Donald B. Cleveland, 83, professor emeritus at the University of North Texas School of Library and Information Science in Denton, died April 17. He designed the school’s interdisciplinary PhD program in information science. The Association for Information Science and Technology recognized him with the Outstanding Information Science Teacher Award in 2004. Cleveland cowrote Introduction to Indexing and Abstracting and Health Informatics for Medical Librarians and served as a consultant to many national and international organizations.
Barbara J. Keller, 81, cataloging librarian at Indiana State University in Terre Haute 1967–1997, died February 22.
Judi Paradis, 60, coordinator of the Anne A. Russell Children’s Educational and Cultural Enrichment Fund at Robbins Library in Arlington, Massachusetts, for 10 years in the 1990s and early 2000s, died April 28. She had also been a librarian at Arlington’s Peirce and Stratton Elementary Schools.
C. Patricia Riesenman, 86, a leader in the Reference and User Services Association’s Machine-Assisted Reference Section (MARS, now the Emerging Technologies Section), died June 7. She chaired MARS’s Education and Training of Search Analysts Committee and the Planning Committee and was active on other committees. At Indiana University Libraries, she worked to establish the Computer-Aided Reference Service in the late 1970s and helped to found and develop the Indiana Online Users Group in 1982. She received the MARS Achievement Award in 1997 and the 2006 William Evans Jenkins Librarian Award.

Required work:
A – Answer these from the librarian obituaries:
(i) Which award did the Association for Information Science and Technology give Donald B. Cleveland in 2004?
(ii) During which years was Barbara J. Keller a cataloging librarian at Indiana State University?
(iii) In what year did C. Patricia Riesenman help found the Indiana Online Users Group?
B – Rewrite the part of the librarian obituaries starting with "Judi Paradis, 60, coordinator" and going on through "Jenkins Librarian Award.", swapping "Arlington" for "Medford" each time it appears.
C – Please carry on the librarian obituaries from the point where they stop.
You won't need the listing for any of this work.

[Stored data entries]

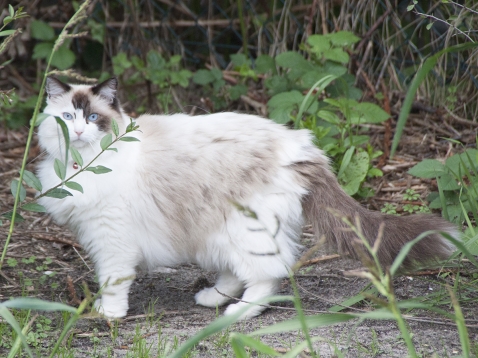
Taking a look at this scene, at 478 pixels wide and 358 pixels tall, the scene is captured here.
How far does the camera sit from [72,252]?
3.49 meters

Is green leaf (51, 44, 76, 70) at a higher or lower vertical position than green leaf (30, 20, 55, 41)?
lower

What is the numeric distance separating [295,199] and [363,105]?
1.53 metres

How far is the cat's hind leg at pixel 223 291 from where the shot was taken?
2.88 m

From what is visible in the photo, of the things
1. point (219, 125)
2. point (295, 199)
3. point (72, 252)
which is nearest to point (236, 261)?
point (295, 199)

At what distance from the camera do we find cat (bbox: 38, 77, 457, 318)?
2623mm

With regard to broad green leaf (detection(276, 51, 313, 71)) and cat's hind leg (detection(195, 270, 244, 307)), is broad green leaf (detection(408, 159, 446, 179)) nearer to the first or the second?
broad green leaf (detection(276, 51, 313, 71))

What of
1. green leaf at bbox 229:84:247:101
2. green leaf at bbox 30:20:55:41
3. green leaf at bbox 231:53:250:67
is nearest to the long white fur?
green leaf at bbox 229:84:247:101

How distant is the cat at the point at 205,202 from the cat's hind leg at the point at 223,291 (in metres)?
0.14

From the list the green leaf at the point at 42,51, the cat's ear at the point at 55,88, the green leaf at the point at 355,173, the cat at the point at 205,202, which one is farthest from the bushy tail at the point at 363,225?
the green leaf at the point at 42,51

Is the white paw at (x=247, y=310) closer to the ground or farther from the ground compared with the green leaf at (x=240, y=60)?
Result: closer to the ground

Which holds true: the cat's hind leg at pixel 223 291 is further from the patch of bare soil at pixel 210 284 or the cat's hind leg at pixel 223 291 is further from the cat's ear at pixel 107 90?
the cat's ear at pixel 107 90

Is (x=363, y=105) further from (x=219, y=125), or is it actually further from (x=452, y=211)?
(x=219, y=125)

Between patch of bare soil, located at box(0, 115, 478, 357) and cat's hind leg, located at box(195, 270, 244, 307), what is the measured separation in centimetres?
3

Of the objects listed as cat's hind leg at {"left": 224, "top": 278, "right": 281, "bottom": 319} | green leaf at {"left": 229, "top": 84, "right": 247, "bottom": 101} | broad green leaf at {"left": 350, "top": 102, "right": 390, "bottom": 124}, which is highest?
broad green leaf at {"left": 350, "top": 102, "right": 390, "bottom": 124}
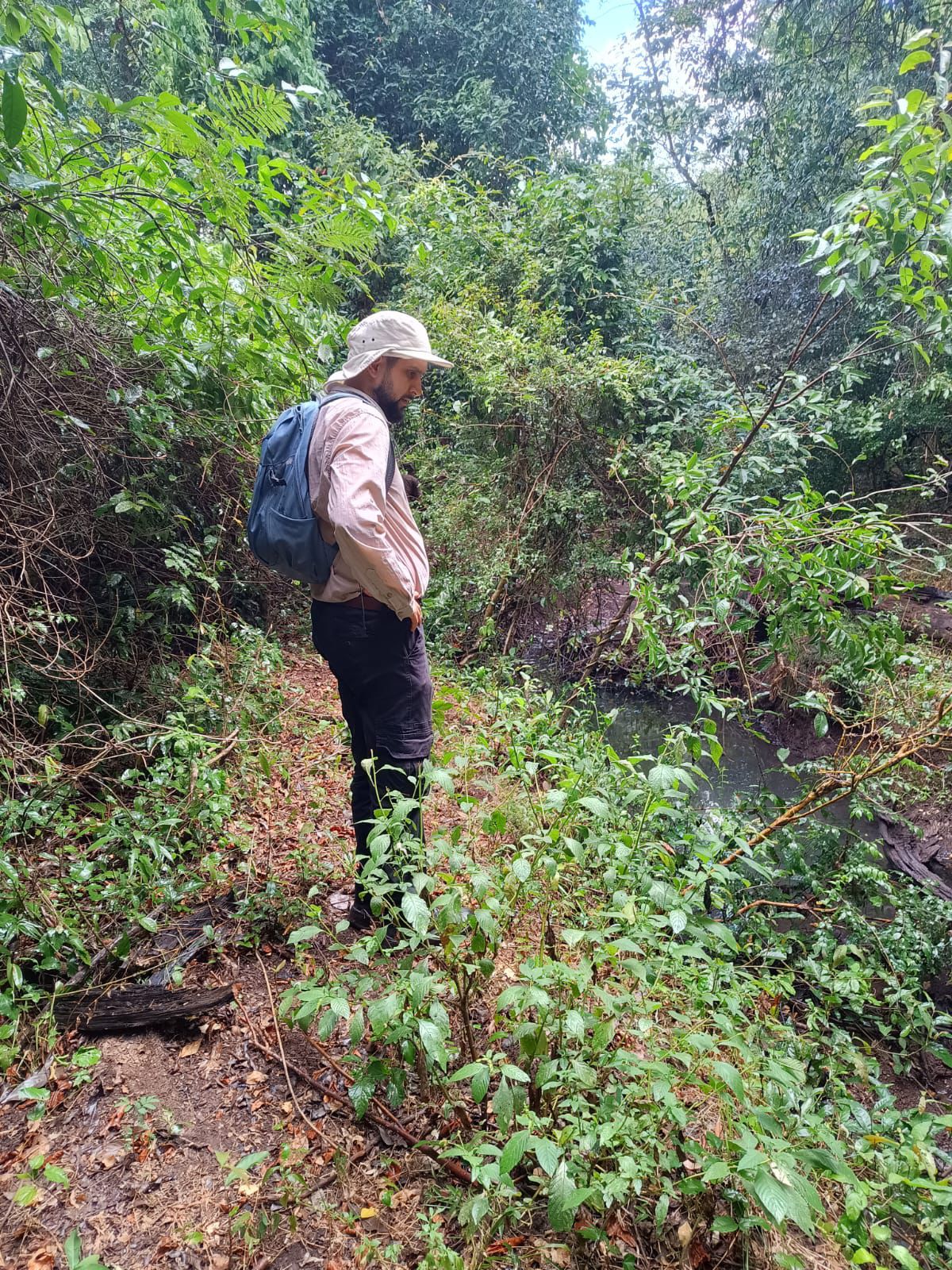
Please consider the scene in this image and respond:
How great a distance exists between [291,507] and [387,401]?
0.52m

==

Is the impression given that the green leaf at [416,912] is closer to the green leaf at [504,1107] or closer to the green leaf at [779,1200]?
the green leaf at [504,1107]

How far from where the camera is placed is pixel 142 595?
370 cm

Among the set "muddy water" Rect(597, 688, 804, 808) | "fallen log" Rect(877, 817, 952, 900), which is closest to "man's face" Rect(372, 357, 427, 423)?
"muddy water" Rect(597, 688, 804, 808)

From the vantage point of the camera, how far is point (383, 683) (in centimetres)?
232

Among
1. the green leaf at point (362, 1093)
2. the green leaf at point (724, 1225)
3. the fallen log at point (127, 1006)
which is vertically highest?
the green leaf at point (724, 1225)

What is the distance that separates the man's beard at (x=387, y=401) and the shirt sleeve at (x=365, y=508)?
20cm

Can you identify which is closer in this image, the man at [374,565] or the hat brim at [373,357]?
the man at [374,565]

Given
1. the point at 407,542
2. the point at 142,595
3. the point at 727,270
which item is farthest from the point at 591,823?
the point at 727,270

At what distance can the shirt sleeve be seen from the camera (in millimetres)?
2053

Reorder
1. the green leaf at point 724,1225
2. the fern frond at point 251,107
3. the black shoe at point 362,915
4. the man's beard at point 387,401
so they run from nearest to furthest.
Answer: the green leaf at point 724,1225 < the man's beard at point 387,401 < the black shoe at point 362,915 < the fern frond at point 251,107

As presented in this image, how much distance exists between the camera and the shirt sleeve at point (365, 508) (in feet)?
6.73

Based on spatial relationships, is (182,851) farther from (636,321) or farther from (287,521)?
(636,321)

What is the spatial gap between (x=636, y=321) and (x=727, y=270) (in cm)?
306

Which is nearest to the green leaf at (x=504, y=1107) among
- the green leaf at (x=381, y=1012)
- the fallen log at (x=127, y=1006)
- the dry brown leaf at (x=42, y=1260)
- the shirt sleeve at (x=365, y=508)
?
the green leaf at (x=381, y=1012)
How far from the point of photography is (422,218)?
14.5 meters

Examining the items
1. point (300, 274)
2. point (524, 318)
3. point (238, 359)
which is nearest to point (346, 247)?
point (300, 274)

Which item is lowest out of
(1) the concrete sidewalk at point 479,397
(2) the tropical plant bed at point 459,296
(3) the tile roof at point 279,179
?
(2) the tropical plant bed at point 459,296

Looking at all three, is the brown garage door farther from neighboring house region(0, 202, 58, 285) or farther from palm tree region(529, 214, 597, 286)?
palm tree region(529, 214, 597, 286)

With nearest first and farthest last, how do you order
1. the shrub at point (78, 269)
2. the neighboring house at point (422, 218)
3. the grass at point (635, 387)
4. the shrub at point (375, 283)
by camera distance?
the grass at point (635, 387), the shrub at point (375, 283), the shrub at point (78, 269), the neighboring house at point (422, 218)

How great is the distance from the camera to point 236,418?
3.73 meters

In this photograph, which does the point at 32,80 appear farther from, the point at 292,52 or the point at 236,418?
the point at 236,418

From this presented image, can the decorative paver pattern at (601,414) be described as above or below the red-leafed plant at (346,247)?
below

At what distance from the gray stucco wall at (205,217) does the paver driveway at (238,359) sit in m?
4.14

Answers:
A –
(i) The Outstanding Information Science Teacher Award
(ii) 1967–1997
(iii) 1982

B –
Judi Paradis, 60, coordinator of the Anne A. Russell Children’s Educational and Cultural Enrichment Fund at Robbins Library in Medford, Massachusetts, for 10 years in the 1990s and early 2000s, died April 28. She had also been a librarian at Medford’s Peirce and Stratton Elementary Schools.
C. Patricia Riesenman, 86, a leader in the Reference and User Services Association’s Machine-Assisted Reference Section (MARS, now the Emerging Technologies Section), died June 7. She chaired MARS’s Education and Training of Search Analysts Committee and the Planning Committee and was active on other committees. At Indiana University Libraries, she worked to establish the Computer-Aided Reference Service in the late 1970s and helped to found and develop the Indiana Online Users Group in 1982. She received the MARS Achievement Award in 1997 and the 2006 William Evans Jenkins Librarian Award.

C –
Gary Bogart, 75, who retired as assistant director of Pinellas Park (Fla.) Public Library in 2010, died June 19, 2018. He previously held administrative positions at New York Public Library and had been editor of the Standard Catalog Series published by H. W. Wilson Company.
Margaret Patricia (Pat) Hillmer, 83, director ofTiffin-Seneca (Ohio) Public Library from 1981 until her 2008 retirement, died June 23. During her tenure, she expanded services and library systems automation, established a library Friends group and the Tiffin-Seneca Library Foundation, and was awarded the Ohio Library Association’s Librarian of the Year Award in 2004.
Carol Jean McMurry, 74, who held positions at University of Wyoming’s Coe Library, Laramie County (Wyo.) Library System, and University of Wyoming Family Medicine Residency Clinic in Cheyenne, died June 1. McMurry was also a library philanthropist, making donations to University of Wyoming that funded a library reading room, a campus reading program, library staff development and recognition programs, library collections, an author series, and an endowed librarian position.
James A. Miley, 69, director of Kendallville (Ind.) Public Library 1979-1983 and Troy-Miami (Ohio) County Public Library from 1983 until his retirement in 2009, died June 16.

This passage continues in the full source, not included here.